What we are observing at our clients is that the question being asked is not ‘did you pay bonuses’ but more like ‘What was the context in which you paid bonuses?’ - feeding into the theme that it’s not just about protecting value for your shareholders, it’s also about protecting your employees, protecting the public, and acting responsibly and fairly.
In terms of executive pay, there are those who believe that the crisis is a catalyst for change ?- and the change they are thinking of contemplates de-risking pay, and swapping out a higher potential for upside for a more certain, but lower quantum of variable pay. This, however, may not always work in practice, and what will potentially happen will instead be a proper interrogation of targets, a stringent application of maximums (i.e. no unlimited upside), and a continued demand for ‘pay for performance’ by shareholders.

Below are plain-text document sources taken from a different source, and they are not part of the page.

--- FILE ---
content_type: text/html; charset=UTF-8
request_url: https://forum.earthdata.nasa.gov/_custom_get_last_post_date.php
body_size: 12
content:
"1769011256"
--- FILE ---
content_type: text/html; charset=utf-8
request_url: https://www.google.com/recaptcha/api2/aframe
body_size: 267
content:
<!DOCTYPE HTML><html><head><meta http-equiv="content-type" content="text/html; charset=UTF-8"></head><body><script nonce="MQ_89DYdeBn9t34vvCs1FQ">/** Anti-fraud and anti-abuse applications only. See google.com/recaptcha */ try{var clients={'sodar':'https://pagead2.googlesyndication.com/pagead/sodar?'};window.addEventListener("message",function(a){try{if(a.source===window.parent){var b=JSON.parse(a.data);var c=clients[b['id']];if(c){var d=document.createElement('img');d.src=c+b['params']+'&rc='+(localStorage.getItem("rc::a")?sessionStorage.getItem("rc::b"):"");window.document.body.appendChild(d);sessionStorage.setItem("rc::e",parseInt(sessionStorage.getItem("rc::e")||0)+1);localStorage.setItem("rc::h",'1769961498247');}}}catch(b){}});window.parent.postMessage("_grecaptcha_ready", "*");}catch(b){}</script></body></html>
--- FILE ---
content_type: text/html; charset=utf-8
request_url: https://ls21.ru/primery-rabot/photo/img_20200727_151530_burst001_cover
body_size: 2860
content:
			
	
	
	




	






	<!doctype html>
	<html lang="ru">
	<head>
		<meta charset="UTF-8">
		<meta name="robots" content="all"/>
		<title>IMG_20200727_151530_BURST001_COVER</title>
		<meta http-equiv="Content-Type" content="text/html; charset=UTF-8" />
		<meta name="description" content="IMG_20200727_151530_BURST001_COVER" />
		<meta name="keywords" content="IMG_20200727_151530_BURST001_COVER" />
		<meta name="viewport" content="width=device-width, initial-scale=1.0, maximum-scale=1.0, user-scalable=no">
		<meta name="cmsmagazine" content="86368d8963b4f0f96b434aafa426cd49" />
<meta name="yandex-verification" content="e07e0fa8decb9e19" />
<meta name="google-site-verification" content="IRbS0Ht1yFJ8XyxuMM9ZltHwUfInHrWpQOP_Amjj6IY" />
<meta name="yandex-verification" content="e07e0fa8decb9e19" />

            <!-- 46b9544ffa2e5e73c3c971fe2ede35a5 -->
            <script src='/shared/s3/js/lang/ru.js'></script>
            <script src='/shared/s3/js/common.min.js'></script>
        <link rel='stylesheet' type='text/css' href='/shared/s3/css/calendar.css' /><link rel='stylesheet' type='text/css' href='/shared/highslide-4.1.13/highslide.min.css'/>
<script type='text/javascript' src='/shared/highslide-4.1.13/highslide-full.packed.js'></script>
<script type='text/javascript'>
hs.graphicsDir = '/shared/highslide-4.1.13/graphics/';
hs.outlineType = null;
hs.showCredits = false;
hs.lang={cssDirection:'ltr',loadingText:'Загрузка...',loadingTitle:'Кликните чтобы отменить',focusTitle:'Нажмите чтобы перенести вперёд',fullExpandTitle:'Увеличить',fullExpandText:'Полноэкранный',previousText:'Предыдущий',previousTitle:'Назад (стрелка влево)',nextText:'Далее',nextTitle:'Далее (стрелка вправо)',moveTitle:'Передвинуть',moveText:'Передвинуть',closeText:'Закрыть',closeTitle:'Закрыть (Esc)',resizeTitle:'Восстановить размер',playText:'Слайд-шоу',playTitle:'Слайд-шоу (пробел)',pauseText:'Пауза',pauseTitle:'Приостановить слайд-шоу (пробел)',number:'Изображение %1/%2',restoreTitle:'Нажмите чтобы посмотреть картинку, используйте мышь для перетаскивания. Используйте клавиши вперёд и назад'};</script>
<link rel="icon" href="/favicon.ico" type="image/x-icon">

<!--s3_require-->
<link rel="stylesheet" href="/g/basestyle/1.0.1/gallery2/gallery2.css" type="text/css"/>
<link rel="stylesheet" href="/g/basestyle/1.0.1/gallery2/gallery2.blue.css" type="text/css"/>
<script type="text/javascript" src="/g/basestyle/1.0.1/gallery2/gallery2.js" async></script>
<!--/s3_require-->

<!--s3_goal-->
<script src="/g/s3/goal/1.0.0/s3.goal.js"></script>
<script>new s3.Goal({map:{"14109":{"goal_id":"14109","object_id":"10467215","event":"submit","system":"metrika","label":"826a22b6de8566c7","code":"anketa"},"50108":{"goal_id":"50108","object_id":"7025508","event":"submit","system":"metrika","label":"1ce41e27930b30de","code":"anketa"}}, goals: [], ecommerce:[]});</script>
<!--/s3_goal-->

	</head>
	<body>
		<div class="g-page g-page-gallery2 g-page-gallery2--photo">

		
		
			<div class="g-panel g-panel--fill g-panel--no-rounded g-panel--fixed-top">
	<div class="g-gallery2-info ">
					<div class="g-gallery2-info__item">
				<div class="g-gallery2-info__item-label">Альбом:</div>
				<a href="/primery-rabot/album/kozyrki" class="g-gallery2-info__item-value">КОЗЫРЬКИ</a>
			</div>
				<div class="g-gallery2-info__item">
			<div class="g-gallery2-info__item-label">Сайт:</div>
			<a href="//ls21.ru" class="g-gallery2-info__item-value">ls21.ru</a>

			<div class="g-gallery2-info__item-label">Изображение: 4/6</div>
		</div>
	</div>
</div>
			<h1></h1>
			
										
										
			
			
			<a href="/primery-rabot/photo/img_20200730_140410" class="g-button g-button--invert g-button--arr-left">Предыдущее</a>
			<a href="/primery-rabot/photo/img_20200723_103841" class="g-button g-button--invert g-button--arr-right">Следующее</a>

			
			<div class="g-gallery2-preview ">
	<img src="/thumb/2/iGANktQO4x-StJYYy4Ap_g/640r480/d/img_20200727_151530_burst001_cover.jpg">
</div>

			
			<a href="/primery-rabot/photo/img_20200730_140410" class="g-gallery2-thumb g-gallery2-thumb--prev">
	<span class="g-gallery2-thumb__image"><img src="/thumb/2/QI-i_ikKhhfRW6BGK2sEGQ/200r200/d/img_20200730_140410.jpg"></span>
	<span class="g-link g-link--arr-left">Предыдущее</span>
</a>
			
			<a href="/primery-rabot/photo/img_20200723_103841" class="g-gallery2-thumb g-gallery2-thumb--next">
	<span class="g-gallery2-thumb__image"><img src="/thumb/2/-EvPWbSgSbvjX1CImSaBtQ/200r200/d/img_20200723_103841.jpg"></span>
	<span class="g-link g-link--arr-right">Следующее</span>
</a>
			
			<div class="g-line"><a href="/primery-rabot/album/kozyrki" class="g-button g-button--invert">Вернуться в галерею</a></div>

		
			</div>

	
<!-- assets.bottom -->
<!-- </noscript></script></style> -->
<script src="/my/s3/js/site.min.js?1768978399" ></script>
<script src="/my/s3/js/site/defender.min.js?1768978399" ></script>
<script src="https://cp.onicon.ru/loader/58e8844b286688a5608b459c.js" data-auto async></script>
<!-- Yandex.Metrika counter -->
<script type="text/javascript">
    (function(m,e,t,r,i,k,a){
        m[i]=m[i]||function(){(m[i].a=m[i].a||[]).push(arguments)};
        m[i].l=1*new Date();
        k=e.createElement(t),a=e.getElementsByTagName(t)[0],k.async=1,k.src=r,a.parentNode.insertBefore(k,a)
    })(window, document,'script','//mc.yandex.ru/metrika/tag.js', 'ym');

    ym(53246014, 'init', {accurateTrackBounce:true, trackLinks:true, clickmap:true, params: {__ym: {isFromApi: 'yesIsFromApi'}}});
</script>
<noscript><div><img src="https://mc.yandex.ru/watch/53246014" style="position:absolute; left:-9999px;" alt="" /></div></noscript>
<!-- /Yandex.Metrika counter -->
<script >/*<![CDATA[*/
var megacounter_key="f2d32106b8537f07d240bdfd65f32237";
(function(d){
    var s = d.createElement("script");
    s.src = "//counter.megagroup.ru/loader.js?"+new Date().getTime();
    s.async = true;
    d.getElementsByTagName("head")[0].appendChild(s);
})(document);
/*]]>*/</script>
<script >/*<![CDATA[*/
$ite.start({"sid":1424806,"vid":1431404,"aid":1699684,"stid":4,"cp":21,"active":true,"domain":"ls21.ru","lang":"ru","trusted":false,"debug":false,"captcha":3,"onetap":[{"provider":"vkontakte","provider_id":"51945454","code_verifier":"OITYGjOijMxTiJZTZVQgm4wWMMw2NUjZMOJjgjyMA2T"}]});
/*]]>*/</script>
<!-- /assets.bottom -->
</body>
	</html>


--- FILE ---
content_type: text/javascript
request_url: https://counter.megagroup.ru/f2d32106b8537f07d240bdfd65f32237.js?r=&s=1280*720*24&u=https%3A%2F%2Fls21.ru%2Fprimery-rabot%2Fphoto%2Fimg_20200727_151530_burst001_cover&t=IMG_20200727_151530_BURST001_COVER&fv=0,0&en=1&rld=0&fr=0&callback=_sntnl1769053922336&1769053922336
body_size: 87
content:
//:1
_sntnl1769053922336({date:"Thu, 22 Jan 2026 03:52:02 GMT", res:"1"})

However, in our view, and based on feedback from institutional investors locally and overseas, there will definitely be an increase in the incorporation of ESG (environmental, social, governance) measures within pay structures. We are already seeing increased demand for pay to be responsible and fair, and this includes a wider contextual consideration of what is happening with employees within the organisation and responsibility to society.
Women's Month fad
Companies must ensure they are ready for the inevitable mandatory disclosure of the pay gaps by calculating these ahead of time, and ensuring that they have a well-thought-out, fair and ethical pay policy that presents an action plan for addressing any identified gaps.
There is also the gender pay gap, much talked about now in Women’s Month and then often sidelined thereafter.
The Global Gender Gap Index 2020 found that progress towards closing the gender pay gap has stalled. No country (including the top-ranked ones) has yet achieved gender parity in wages. In SA, we have a real problem with female representation at the top. Although 12 women were appointed as CEOs of listed companies between May 2019 and February 2020, of the total number of listed companies on the JSE in our analysis, only 6 percent (19 women) are female CEOs.
In SA, as with most countries, there is a significant premium paid to CEOs compared to other executive directors, so this has a significant impact on the pay gap. And the bigger the company is, the more complex it tends to be, and this means a bigger CEO pay package. So, the problem is worse within the large-caps (45 percent) compared to small caps (25 percent). But it should be emphasised that it’s difficult to assess gaps meaningfully when you have so few data points for women. It's important for people to understand that the factors that feed into the gender pay gap are complex, sometimes nuanced.
That is not to say that identified gaps must not be fixed ? it is vital to understand the problem, and all companies should be doing this, and fixing discrepancies they find. But beyond this, further work needs to be done to recognise the systemic biases in society and organisations that give rise to these disparities, and to address them at their core. If this is not done, previous efforts to close the gender pay gap will be in vain.